U.S. Court of Appeals for the Second Circuit, 2022

Irakoze v. Garland

Irakoze v. Garland
U.S. Court of Appeals for the Second Circuit · Decided June 1, 2022

Irakoze v. Garland

Opinion

20-738 Irakoze v. Garland BIA Ruehle, IJ A205 277 607 UNITED STATES COURT OF APPEALS FOR THE SECOND CIRCUIT SUMMARY ORDER RULINGS BY SUMMARY ORDER DO NOT HAVE PRECEDENTIAL EFFECT. CITATION TO A SUMMARY ORDER FILED ON OR AFTER JANUARY 1, 2007, IS PERMITTED AND IS GOVERNED BY FEDERAL RULE OF APPELLATE PROCEDURE 32.1 AND THIS COURT=S LOCAL RULE 32.1.1. WHEN CITING A SUMMARY ORDER IN A DOCUMENT FILED WITH THIS COURT, A PARTY MUST CITE EITHER THE FEDERAL APPENDIX OR AN ELECTRONIC DATABASE (WITH THE NOTATION “SUMMARY ORDER”). A PARTY CITING A SUMMARY ORDER MUST SERVE A COPY OF IT ON ANY PARTY NOT REPRESENTED BY COUNSEL.

At a stated term of the United States Court of Appeals for the Second Circuit, held at the Thurgood Marshall United States Courthouse, 40 Foley Square, in the City of New York, on the 1st day of June, two thousand twenty-two.

PRESENT: JON O. NEWMAN, SUSAN L. CARNEY, MICHAEL H. PARK, Circuit Judges. _____________________________________ AXEL IRAKOZE, Petitioner, v. 20-738 NAC MERRICK B. GARLAND, UNITED STATES ATTORNEY GENERAL, Respondent. _____________________________________ FOR PETITIONER: Anne E. Doebler, Esq., Buffalo, NY.

FOR RESPONDENT: Jeffrey Bossert Clark, Acting Assistant Attorney General; Timonthy G. Hayes, Senior Litigation Counsel; Kimberly A.

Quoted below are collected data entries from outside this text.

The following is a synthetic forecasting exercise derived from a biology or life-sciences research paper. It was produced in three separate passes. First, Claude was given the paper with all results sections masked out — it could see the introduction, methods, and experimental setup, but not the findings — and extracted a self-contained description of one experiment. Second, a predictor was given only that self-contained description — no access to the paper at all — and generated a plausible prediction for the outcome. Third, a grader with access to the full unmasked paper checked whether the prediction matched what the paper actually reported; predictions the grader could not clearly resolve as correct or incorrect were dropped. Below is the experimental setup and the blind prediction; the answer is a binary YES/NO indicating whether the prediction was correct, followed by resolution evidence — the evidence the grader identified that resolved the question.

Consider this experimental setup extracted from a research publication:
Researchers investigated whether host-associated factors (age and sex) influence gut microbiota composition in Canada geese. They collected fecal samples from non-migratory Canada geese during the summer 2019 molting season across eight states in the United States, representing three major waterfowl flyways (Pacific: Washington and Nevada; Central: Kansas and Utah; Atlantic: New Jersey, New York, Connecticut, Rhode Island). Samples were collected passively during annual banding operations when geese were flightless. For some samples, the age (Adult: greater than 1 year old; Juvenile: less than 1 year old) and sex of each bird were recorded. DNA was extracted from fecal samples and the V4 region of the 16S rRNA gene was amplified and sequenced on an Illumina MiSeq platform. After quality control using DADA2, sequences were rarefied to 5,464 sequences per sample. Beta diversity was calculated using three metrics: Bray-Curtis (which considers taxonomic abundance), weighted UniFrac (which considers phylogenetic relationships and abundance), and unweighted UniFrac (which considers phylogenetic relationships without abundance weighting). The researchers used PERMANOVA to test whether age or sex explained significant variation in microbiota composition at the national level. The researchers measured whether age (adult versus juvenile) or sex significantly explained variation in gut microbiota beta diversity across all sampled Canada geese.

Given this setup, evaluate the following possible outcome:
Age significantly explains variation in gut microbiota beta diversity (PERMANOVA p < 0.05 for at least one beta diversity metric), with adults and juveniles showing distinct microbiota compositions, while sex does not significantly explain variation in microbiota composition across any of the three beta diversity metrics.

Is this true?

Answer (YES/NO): YES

Burdge, Trial Attorney, Office of Immigration Litigation, United States Department of Justice, Washington, DC.

UPON DUE CONSIDERATION of this petition for review of a Board of Immigration Appeals (“BIA”) decision, it is hereby ORDERED, ADJUDGED, AND DECREED that the petition for review is DENIED.

Petitioner Axel Irakoze, a native and citizen of Burundi, seeks review of a January 28, 2020, decision of the BIA affirming a March 27, 2018, decision of an Immigration Judge (“IJ”), denying his application for asylum, withholding of removal, and relief under the Convention Against Torture (“CAT”). In re Axel Irakoze, No. A205 277 607 (B.I.A. Jan.

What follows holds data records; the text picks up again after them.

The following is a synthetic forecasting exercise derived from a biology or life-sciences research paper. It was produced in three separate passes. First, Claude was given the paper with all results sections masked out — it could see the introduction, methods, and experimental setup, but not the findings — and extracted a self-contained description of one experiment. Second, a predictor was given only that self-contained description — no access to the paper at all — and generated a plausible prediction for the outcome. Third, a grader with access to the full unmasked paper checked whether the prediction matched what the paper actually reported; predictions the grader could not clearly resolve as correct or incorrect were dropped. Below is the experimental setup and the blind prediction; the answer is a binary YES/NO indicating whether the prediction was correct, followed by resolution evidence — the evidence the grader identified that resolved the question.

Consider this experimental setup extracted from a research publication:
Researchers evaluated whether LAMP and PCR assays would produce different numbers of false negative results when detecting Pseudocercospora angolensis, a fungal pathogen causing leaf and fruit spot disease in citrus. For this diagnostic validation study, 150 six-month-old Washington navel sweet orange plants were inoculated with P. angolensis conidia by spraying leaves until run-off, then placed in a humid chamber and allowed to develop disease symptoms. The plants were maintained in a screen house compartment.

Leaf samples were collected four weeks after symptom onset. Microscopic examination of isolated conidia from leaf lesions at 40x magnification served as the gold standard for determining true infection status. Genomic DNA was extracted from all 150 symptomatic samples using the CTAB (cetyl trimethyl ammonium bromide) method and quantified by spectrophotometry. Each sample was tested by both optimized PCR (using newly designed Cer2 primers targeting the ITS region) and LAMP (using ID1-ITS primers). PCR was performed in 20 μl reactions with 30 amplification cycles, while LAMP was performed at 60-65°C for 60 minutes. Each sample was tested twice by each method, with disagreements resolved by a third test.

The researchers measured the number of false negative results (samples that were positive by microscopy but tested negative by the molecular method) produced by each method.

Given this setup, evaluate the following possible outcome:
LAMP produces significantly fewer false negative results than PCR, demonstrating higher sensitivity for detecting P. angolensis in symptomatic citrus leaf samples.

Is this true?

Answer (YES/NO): YES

28, 2020), aff’g No. A205 277 607 (Immig. Ct. Buffalo Mar.

27, 2018). We assume the parties’ familiarity with the underlying facts and procedural history.

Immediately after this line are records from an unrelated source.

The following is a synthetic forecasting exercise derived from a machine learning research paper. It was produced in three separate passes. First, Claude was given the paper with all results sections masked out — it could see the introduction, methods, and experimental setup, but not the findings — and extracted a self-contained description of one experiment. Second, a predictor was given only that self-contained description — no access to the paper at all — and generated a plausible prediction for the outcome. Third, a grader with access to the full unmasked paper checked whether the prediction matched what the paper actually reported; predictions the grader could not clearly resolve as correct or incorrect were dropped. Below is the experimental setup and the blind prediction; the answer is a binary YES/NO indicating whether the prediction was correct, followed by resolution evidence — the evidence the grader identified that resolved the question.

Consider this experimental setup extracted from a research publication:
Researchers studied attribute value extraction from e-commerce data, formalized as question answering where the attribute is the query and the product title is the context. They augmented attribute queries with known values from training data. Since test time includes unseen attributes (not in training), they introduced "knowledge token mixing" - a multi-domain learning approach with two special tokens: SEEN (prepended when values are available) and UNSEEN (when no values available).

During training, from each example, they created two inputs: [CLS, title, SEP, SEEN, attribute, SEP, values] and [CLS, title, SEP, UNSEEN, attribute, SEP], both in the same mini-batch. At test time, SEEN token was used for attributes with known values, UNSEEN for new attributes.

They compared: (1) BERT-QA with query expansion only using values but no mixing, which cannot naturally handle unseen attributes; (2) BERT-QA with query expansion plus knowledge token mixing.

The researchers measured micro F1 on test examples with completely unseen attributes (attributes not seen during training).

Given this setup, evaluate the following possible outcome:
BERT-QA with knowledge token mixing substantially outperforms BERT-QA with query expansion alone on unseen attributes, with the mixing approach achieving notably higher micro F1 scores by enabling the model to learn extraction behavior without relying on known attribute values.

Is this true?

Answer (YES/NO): YES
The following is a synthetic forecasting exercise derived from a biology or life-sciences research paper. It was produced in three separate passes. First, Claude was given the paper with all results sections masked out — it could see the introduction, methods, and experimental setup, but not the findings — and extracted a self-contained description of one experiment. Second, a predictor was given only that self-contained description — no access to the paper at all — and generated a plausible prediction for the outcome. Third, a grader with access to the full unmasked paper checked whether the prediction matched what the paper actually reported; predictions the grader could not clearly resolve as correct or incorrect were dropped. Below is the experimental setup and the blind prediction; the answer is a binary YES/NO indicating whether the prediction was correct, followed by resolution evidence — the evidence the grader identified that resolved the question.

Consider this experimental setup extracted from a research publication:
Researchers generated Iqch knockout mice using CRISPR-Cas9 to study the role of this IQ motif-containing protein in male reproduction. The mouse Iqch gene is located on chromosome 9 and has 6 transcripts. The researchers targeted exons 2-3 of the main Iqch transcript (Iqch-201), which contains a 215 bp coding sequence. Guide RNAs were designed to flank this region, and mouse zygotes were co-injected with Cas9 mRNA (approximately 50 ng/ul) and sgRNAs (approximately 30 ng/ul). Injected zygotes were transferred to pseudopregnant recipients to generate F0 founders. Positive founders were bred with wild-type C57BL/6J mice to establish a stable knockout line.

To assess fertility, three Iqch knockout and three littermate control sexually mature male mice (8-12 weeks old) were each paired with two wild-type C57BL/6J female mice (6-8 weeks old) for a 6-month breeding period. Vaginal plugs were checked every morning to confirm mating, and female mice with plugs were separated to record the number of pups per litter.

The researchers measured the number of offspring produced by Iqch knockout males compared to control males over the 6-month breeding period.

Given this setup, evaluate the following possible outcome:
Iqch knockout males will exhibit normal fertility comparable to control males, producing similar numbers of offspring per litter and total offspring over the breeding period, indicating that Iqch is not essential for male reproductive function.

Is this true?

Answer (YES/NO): NO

We have reviewed both the IJ’s and the BIA’s opinions “for the sake of completeness.” Wangchuck v. Dep’t of Homeland Sec., 448 F.3d 524, 528 (2d Cir. 2006). The standards of review are well established. See 8 U.S.C. § 1252(b)(4)(B) (“the administrative findings of fact are conclusive unless any reasonable adjudicator would be compelled to conclude to the contrary”); Wei Sun v. Sessions, 883 F.3d 23, 27 (2d Cir. 2018) (reviewing factual findings for substantial evidence and questions of law de novo). The alien bears the burden of proving his eligibility for asylum, withholding of removal, and CAT protection. See 8 U.S.C. §§ 1158(b)(1)(B) (asylum), 1231(b)(3)(C) (withholding of removal); 8 C.F.R. § 1208.16(c)(2) (CAT). “The testimony of the applicant may be sufficient to sustain the applicant’s burden without corroboration, but only if the applicant satisfies the trier of fact that the . . . testimony is credible, is persuasive, and refers to specific facts sufficient to demonstrate that the applicant is a refugee.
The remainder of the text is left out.